El juicio por la muerte de Lucía Rubiño, la adolescente de 16 años que fue atropellada y perdiendo la vida en octubre de 2023, ingresó en su etapa más hermética. Durante la segunda jornada del debate, celebrada este jueves en el edificio de Flagrancia, el juez Penal de Niñez y Adolescencia, Jorge Toro, solicitó formalmente a las partes intervinientes mantener una estricta reserva sobre las declaraciones y pruebas ventiladas en el recinto, por lo que las audiencias se desarrollan bajo secreto de sumario y a puertas cerradas.

La jornada de la siesta estuvo marcada por el inicio de la ronda de testigos citados por el tribunal, en un escenario periférico desolado y desprovisto de las movilizaciones que caracterizaron los meses previos al inicio del proceso.

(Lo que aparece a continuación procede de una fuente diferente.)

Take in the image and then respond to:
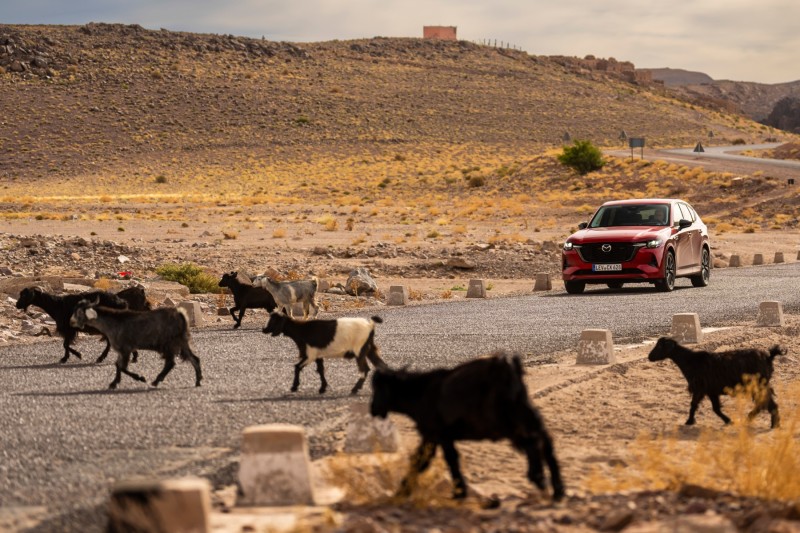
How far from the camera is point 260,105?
382 ft

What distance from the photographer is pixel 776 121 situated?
18850cm

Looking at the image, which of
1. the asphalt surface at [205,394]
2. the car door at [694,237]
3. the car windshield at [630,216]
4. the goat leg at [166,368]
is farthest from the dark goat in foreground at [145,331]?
the car door at [694,237]

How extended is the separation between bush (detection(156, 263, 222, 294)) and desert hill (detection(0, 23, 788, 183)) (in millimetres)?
68073

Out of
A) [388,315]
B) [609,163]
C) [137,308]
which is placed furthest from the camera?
[609,163]

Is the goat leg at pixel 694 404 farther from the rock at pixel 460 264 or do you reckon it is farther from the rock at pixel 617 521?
the rock at pixel 460 264

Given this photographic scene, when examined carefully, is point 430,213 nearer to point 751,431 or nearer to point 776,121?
point 751,431

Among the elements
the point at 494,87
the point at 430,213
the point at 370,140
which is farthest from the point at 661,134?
the point at 430,213

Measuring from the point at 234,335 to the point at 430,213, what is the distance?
44.9 metres

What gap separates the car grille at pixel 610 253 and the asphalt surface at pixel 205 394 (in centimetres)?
156

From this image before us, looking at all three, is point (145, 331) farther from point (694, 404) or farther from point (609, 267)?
point (609, 267)

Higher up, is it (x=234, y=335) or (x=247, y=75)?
(x=247, y=75)

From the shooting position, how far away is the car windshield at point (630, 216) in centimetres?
2658

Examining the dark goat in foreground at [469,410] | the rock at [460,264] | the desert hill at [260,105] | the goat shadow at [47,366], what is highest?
the desert hill at [260,105]

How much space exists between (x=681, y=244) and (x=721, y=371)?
15.0 metres
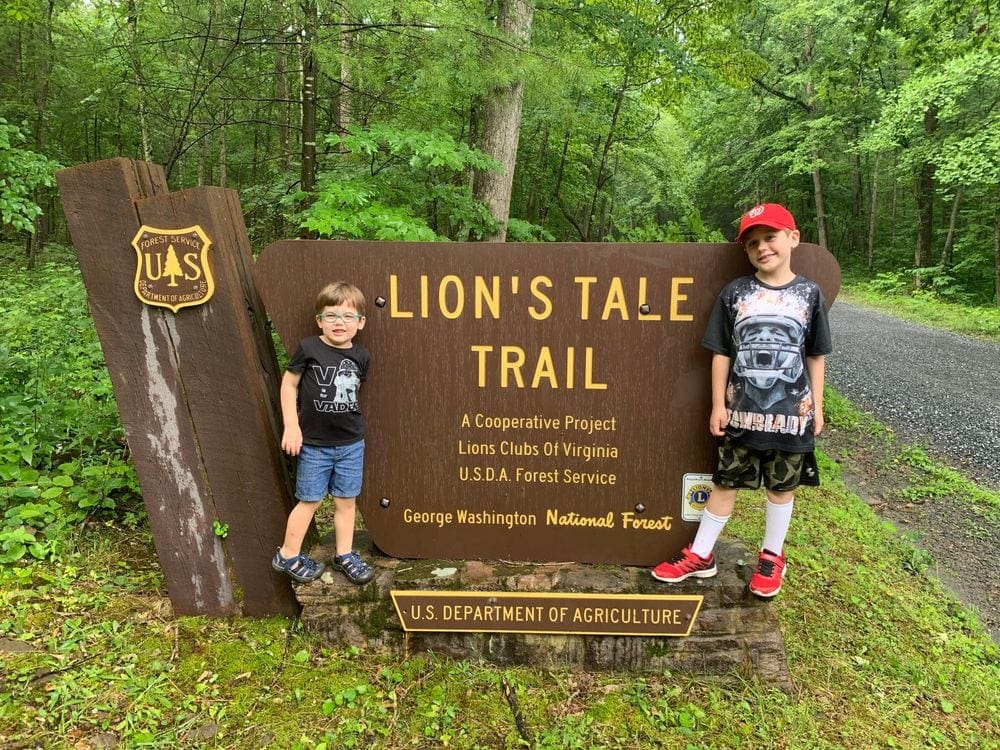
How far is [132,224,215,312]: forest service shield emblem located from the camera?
233 centimetres

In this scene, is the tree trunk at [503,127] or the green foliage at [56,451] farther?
the tree trunk at [503,127]

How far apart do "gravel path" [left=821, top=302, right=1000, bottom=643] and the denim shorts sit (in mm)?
3675

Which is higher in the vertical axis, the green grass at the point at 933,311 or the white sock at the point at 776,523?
the green grass at the point at 933,311

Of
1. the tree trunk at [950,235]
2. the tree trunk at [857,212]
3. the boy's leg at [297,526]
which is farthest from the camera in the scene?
the tree trunk at [857,212]

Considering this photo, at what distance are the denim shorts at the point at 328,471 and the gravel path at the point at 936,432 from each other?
12.1 ft

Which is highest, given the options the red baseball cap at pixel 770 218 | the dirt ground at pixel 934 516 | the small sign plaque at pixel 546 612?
the red baseball cap at pixel 770 218

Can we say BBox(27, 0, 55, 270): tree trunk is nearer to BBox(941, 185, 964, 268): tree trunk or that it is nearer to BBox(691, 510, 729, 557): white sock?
BBox(691, 510, 729, 557): white sock

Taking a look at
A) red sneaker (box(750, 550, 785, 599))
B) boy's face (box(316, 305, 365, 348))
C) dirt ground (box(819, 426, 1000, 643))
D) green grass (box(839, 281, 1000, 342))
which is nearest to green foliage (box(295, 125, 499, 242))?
boy's face (box(316, 305, 365, 348))

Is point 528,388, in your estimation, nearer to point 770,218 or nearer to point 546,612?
point 546,612

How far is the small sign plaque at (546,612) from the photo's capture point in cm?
245

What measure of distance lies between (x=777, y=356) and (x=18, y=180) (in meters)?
6.09

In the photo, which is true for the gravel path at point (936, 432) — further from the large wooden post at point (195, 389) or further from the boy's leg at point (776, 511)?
the large wooden post at point (195, 389)

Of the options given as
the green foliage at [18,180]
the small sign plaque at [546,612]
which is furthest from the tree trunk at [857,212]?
the green foliage at [18,180]

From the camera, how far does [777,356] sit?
85.7 inches
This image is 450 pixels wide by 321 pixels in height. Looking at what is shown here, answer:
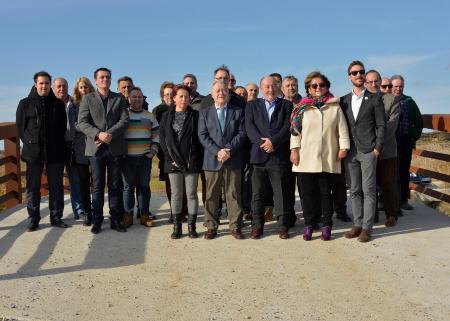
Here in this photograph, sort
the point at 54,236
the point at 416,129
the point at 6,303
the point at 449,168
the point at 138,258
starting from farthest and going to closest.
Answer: the point at 449,168 < the point at 416,129 < the point at 54,236 < the point at 138,258 < the point at 6,303

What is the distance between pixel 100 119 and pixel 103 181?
77 centimetres

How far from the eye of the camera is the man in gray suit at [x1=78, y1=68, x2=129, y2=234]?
6.05 metres

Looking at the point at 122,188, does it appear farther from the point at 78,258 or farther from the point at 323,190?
the point at 323,190

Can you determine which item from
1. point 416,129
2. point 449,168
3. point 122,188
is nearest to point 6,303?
point 122,188

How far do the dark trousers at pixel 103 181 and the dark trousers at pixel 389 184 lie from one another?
3233mm

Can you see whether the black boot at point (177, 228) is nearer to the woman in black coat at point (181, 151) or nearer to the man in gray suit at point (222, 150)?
the woman in black coat at point (181, 151)

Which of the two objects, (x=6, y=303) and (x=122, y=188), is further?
(x=122, y=188)

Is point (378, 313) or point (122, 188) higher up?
point (122, 188)

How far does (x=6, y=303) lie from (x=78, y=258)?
1243 millimetres

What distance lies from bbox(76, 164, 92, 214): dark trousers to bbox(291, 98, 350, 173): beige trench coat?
2779mm

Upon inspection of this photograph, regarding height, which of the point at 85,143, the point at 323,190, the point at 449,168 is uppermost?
the point at 85,143

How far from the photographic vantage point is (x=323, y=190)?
5.75 m

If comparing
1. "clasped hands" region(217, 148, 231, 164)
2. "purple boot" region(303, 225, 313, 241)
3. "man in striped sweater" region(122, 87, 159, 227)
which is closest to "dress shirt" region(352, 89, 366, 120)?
"purple boot" region(303, 225, 313, 241)

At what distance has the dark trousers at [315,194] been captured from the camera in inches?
226
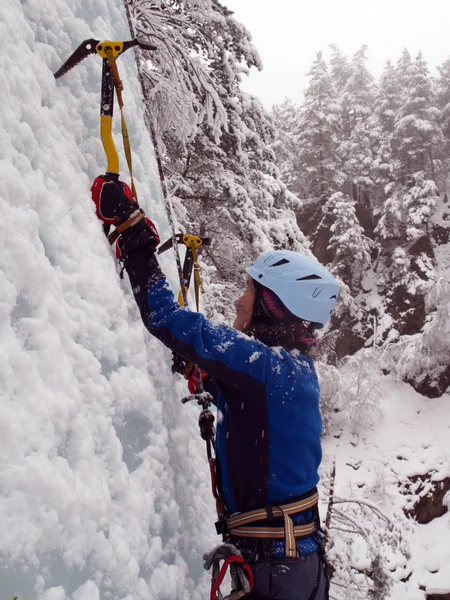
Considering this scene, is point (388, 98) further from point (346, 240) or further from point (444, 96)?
point (346, 240)

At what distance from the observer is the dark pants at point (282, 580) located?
1.85 m

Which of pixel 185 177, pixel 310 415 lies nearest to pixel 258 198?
pixel 185 177

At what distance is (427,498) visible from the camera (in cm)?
1623

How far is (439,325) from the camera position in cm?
2025

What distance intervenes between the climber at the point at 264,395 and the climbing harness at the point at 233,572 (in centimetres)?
5

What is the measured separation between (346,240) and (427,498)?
1351 centimetres

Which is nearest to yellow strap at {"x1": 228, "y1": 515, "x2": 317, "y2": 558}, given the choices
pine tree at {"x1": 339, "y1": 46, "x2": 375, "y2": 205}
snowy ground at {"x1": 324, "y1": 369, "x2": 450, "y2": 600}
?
snowy ground at {"x1": 324, "y1": 369, "x2": 450, "y2": 600}

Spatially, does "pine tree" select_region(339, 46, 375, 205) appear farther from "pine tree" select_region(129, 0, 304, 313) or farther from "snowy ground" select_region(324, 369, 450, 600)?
"pine tree" select_region(129, 0, 304, 313)

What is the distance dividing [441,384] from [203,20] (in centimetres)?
1922

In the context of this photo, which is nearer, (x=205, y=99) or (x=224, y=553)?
(x=224, y=553)

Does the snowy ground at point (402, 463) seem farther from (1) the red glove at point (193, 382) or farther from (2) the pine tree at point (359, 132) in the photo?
(2) the pine tree at point (359, 132)

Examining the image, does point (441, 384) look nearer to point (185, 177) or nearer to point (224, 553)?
point (185, 177)

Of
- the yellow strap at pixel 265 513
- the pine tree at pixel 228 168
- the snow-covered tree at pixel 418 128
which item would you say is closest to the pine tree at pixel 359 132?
the snow-covered tree at pixel 418 128

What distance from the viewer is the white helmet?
2.06 metres
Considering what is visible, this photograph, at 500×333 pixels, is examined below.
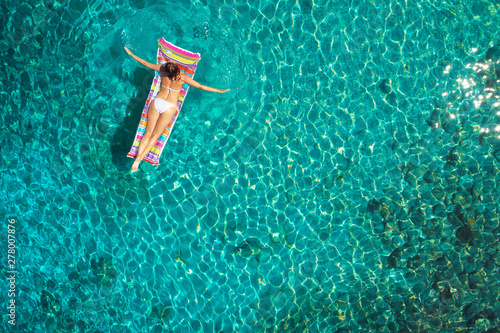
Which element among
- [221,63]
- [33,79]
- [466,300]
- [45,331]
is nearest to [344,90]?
[221,63]

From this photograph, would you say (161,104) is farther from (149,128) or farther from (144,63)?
(144,63)

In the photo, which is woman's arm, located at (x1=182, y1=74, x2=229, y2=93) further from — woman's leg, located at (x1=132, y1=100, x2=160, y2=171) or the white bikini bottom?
woman's leg, located at (x1=132, y1=100, x2=160, y2=171)

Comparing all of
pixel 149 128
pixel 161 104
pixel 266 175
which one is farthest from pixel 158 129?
pixel 266 175

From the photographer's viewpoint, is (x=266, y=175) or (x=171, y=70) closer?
(x=171, y=70)

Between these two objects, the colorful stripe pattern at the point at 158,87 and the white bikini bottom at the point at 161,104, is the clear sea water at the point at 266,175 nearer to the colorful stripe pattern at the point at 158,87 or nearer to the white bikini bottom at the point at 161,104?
the colorful stripe pattern at the point at 158,87

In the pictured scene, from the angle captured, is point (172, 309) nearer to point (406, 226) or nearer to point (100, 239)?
point (100, 239)

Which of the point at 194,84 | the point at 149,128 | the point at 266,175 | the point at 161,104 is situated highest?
the point at 194,84

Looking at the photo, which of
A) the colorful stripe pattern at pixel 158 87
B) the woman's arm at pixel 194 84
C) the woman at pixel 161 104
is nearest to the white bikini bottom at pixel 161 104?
the woman at pixel 161 104
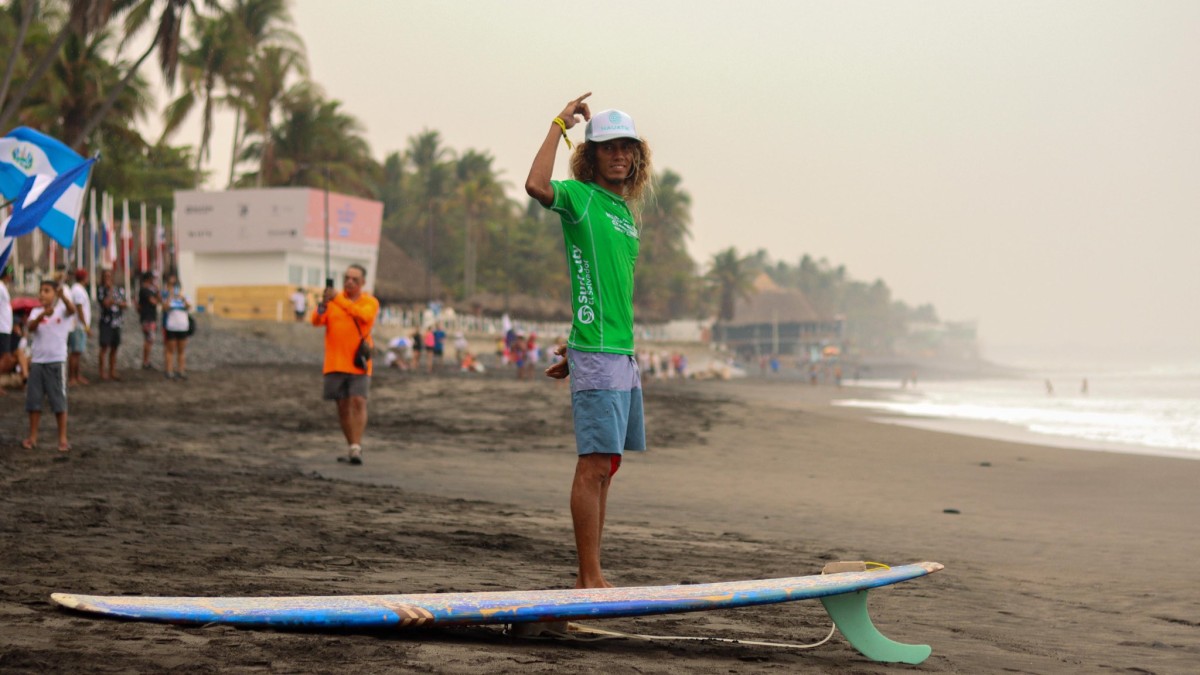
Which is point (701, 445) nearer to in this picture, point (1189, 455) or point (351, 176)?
point (1189, 455)

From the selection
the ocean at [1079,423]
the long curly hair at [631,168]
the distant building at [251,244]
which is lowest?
the ocean at [1079,423]

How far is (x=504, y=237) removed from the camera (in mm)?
68625

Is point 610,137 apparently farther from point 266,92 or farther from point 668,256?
point 668,256

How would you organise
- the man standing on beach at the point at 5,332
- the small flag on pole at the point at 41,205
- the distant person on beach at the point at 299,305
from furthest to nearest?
the distant person on beach at the point at 299,305 < the man standing on beach at the point at 5,332 < the small flag on pole at the point at 41,205

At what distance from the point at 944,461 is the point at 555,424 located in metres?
5.56

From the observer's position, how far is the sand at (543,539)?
3162 mm

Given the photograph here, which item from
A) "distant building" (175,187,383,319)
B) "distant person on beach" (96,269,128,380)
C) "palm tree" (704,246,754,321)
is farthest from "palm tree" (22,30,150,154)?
"palm tree" (704,246,754,321)

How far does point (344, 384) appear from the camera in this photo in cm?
929

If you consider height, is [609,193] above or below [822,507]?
above

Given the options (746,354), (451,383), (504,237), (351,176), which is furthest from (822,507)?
(746,354)

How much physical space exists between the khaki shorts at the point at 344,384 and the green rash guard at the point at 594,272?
5.64 m

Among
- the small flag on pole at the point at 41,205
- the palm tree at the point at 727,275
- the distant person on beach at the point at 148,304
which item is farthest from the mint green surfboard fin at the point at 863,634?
the palm tree at the point at 727,275

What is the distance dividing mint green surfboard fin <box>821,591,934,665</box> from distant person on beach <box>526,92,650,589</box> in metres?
0.83

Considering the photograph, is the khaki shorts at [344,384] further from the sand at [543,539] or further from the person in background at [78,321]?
the person in background at [78,321]
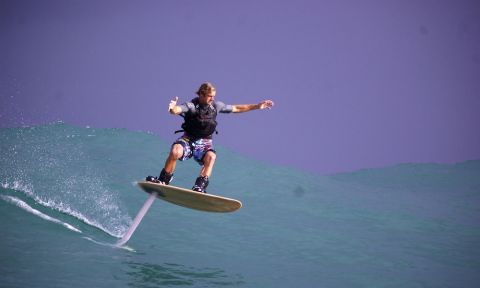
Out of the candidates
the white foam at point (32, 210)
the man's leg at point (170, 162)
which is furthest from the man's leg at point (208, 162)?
the white foam at point (32, 210)

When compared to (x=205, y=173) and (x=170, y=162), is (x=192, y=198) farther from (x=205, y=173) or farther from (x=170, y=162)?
(x=170, y=162)

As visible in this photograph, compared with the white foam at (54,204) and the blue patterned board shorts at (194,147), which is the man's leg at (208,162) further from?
the white foam at (54,204)

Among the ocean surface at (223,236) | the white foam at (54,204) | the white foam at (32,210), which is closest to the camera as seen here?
the ocean surface at (223,236)

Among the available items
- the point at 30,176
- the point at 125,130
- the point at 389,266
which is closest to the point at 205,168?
the point at 389,266

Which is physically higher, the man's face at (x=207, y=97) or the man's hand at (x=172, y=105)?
the man's face at (x=207, y=97)

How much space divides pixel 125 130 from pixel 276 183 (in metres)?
17.2

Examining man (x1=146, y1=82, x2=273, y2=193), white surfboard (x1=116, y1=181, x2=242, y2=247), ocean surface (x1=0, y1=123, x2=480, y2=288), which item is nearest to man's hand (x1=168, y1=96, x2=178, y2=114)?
man (x1=146, y1=82, x2=273, y2=193)

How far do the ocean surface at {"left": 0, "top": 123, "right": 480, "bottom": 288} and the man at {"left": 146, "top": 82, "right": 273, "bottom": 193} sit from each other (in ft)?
5.18

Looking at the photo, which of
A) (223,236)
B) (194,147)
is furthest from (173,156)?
(223,236)

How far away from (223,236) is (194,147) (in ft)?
→ 17.5

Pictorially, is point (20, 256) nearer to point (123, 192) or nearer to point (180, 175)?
point (123, 192)

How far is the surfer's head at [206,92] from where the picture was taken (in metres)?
6.57

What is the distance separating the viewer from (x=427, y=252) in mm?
11352

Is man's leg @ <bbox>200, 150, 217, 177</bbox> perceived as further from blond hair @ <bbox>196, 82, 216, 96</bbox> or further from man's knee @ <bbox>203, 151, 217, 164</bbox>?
blond hair @ <bbox>196, 82, 216, 96</bbox>
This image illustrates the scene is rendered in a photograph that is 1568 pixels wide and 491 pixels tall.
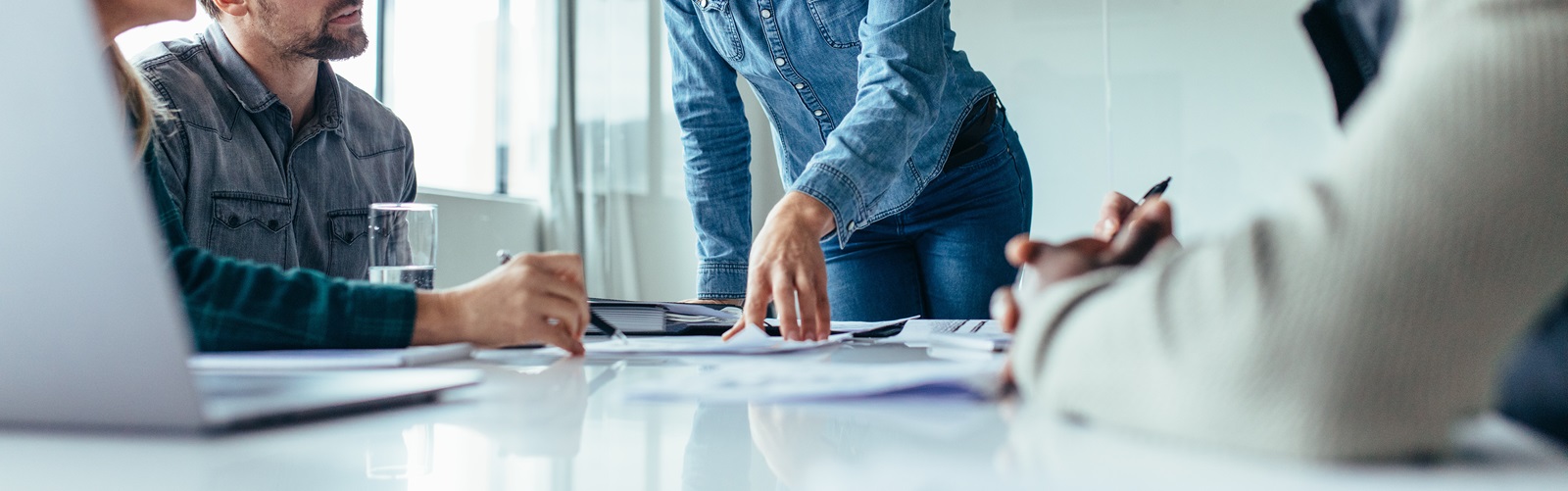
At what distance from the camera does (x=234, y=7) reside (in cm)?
169

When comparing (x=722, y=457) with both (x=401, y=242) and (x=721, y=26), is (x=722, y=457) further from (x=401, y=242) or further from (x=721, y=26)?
(x=721, y=26)

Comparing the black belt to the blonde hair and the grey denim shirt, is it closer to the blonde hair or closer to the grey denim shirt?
the grey denim shirt

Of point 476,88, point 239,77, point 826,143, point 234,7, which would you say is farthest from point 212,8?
point 476,88

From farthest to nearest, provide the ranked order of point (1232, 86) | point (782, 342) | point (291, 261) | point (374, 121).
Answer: point (1232, 86) → point (374, 121) → point (291, 261) → point (782, 342)

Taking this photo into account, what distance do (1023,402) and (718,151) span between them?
1.23 meters

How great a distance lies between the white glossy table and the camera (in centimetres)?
30

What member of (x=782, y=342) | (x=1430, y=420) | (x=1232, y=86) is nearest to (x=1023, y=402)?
(x=1430, y=420)

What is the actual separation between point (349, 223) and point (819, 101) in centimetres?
76

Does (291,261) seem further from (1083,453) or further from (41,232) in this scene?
(1083,453)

El abogado defensor del imputado, Nasser Uzair, fundamentó el carácter restrictivo del juicio en la especialidad del Sistema Penal Juvenil —dado que su defendido era menor de edad al momento del hecho— y manifestó su confianza en el desarrollo de las garantías procesales. La estrategia de la defensa apuntará a demostrar que el trágico suceso se encuadró en un accidente vial.
Por su parte, el Ministerio Público Fiscal, representado por la fiscal Liliana Marinero, ratificó los términos de la requisitoria de elevación a juicio leída en la apertura del debate. La acusación fiscal sostiene que el imputado, identificado por sus iniciales N.M., es responsable del delito de homicidio simple con dolo eventual, vinculado a las maniobras vehiculares realizadas el 15 de octubre de 2023 en el interior del barrio Profesional, en el departamento Rivadavia.

En el inicio de la jornada, la presencia familiar estuvo concentrada en la figura de Jorge Rubiño, padre de la víctima, quien manifestó el profundo dolor que atraviesa el entorno familiar ante el inicio del debate. Rubiño remarcó ante los medios que ninguna sentencia tiene la capacidad de reparar la pérdida de su hija, aunque enfatizó en la necesidad de que el tribunal dicte un fallo ejemplar que determine las responsabilidades penales correspondientes y actúe como un acto de justicia efectiva para la sociedad.